Let $X$ be a Banach space and $f:[a,b] \to X$ be continuous. Show that $f$ is Riemann integrable.
My attempt:
Let $t_i^n=a+i\frac{b-a}{n},(i=1,2,\cdots,n)$ and $$s_n=\sum_{i=1}^n f(t_i^n) (t_i^n-t_{i-1}^n)=\sum_{i=1}^n f(t_i^n)\frac{b-a}{n}$$ It suffices to show that $(s_n)$ is Cauchy. For $n,m \in \mathbb N$ with $n>m,$
\begin{align*} s_n-s_m &= \sum_{i=1}^n f(t_i^n)\frac{b-a}{n}-\sum_{i=1}^m f(t_i^m)\frac{b-a}{m}\\ &<(b-a)\left[\frac{1}{m} \sum_{i=1}^m \left(f(t_i^n)-f(t_i^m)\right)+\frac1n \sum_{i=m+1}^n f(t_i^n)\right] \end{align*} Since, $f$ is continuous on a compact set, therefore it is uniformly continuous and bounded. Therefore for given $\epsilon >0,$ there exists $\delta>0$ such that $$|x-y|<\delta \implies \|f(x)-f(y)\|<\epsilon.$$
For $i\in \{1,2,\cdots,m\},$ consider $$t_i^n-t_i^m=i(b-a)\left(\frac 1n-\frac 1m\right)\to 0 \text{ as }n,m \to \infty$$Thus, there exists $n_0\in \mathbb N$ such that $|t_i^n-t_i^m|<\delta$ for all $n,m \geq n_0.$ It follows that
$$\|s_n-s_m\|<(b-a)\left(\epsilon+\frac{n-m}{n}\|f\|_\infty\right)$$ for all $n,m \geq n_0.$
From here, if I can show that $\frac{n-m}{n} \to 0$ as $n,m \to \infty ,$ then I'll be done.
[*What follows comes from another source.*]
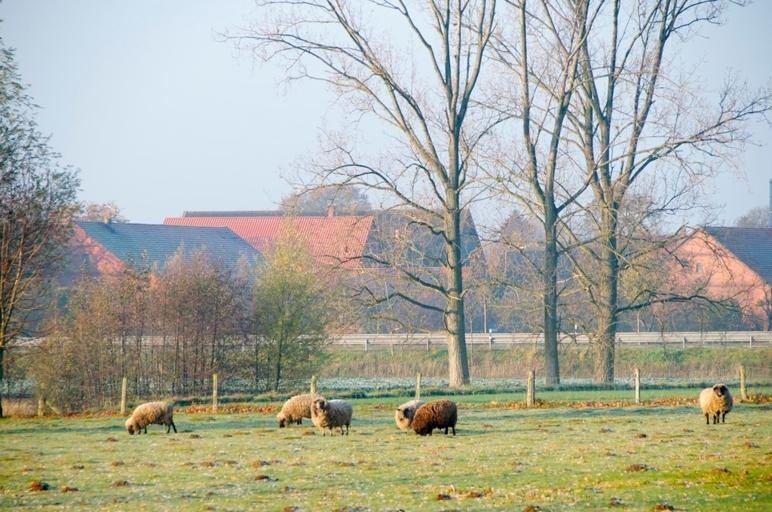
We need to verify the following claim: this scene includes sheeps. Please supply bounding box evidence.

Edit: Since,$$\lim_{m \to \infty } \lim_{n \to \infty}\frac{n-m}{n}=1\neq\lim_{n \to \infty } \lim_{m \to \infty}\frac{n-m}{n}$$ So, $\lim_{m,n \to \infty}\frac{n-m}{n}$ doesn't exist. So my proof fails.
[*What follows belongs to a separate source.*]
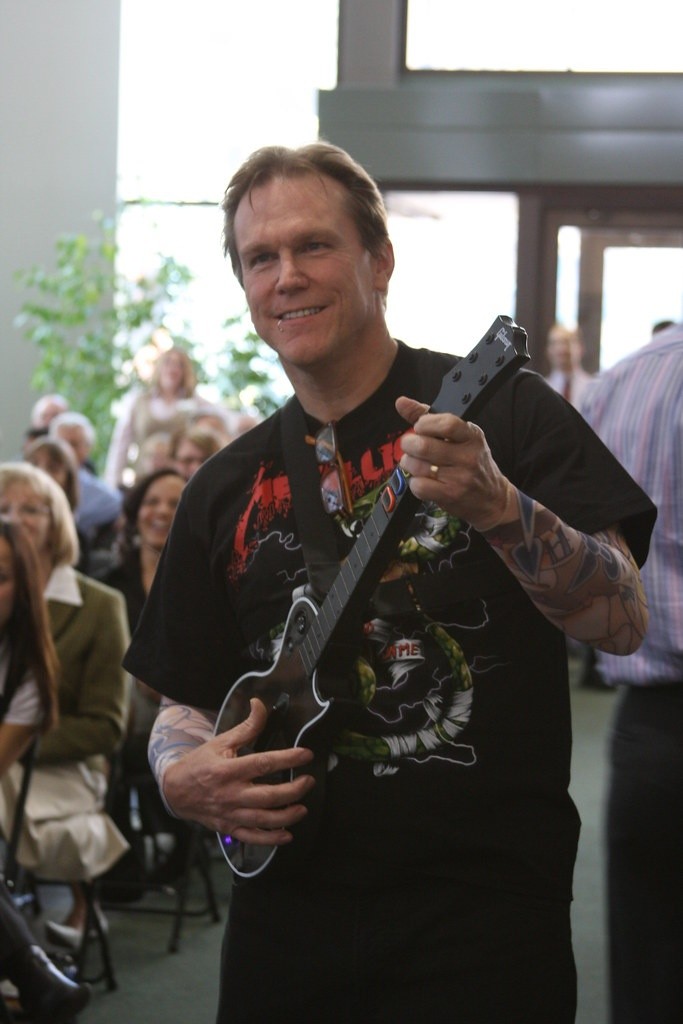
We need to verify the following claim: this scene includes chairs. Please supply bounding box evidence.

How should I approximate the second term in the summation to prove the sequence is Cauchy?
Since $[a,b]$ is compact, $f$ is uniformly continuous and for any $\epsilon > 0$ there exists $\delta >0$ such that if $|x - y| < \delta$, then $\|f(x) - f(y)\| < \frac{\epsilon}{2(b-a)}$.
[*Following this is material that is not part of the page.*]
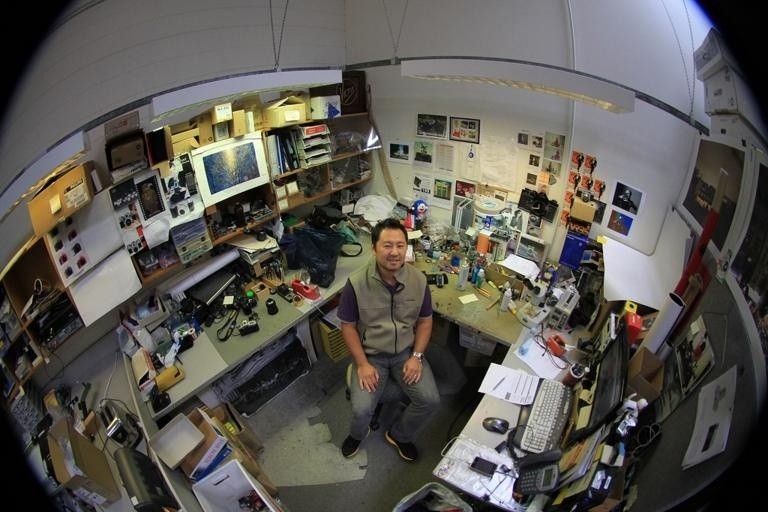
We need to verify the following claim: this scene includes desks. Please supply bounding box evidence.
[399,249,592,512]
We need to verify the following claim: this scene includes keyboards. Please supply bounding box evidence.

Define a partition $P_n = (t_0^n, t_1^n, \ldots, t_n^n)$ where $t_i^n = a + i(b-a)/n$ and a sequence of Riemann sums $S_n = \sum_{i=1}^n f(t_i^n)(t_i^n - t_{i-1}^n)$. Take $n$ such that $(b-a)/n < \delta$.
Suppose $R$ is any refinement of $P_n$. Any subinterval $[t_{i-1}^n, t_{i}^n]$ used in $S_n$ can be decomposed as a union of subintervals of $R$,
$$[t_{i-1}^n,t_{i}^n] = \bigcup_{k=1}^{n_i}[y_{i,k-1}, y_{i,k}] .$$
Now take any Riemann sum $S(R,f)$ for the refined partition with tags $\eta_{i,k} \in [y_{i,k-1}, y_{i,k}] \subset[t_{i-1}^n,t_{i}^n].$ Clearly $|\eta_{i,k} - t_i^n| < \delta$ and
$$\begin{align}\left\|S_n - S(f,R)\right\| &= \left\|\sum_{i=1}^n f(t_i^n)(t_i^n - t_{i-1}^n) - \sum_{i=1}^n \sum_{k=1}^{n_i}f(\eta_{i,k})(y_{i,k} - y_{i,k-1})\right\| \\ &\leqslant \sum_{i=1}^n \sum_{k=1}^{n_i}\|f(t_i^n) - f(\eta_{i,k})\|(y_{i,k} - y_{i,k-1}) \\ &\leqslant \sum_{i=1}^n \sum_{k=1}^{n_i}\frac{\epsilon}{2(b-a)}(y_{i,k} - y_{i,k-1}) \\ &= \epsilon/2\end{align}$$
Now consider the sum $S_m$ corresponding to the partition $P_m$ where $m > n$.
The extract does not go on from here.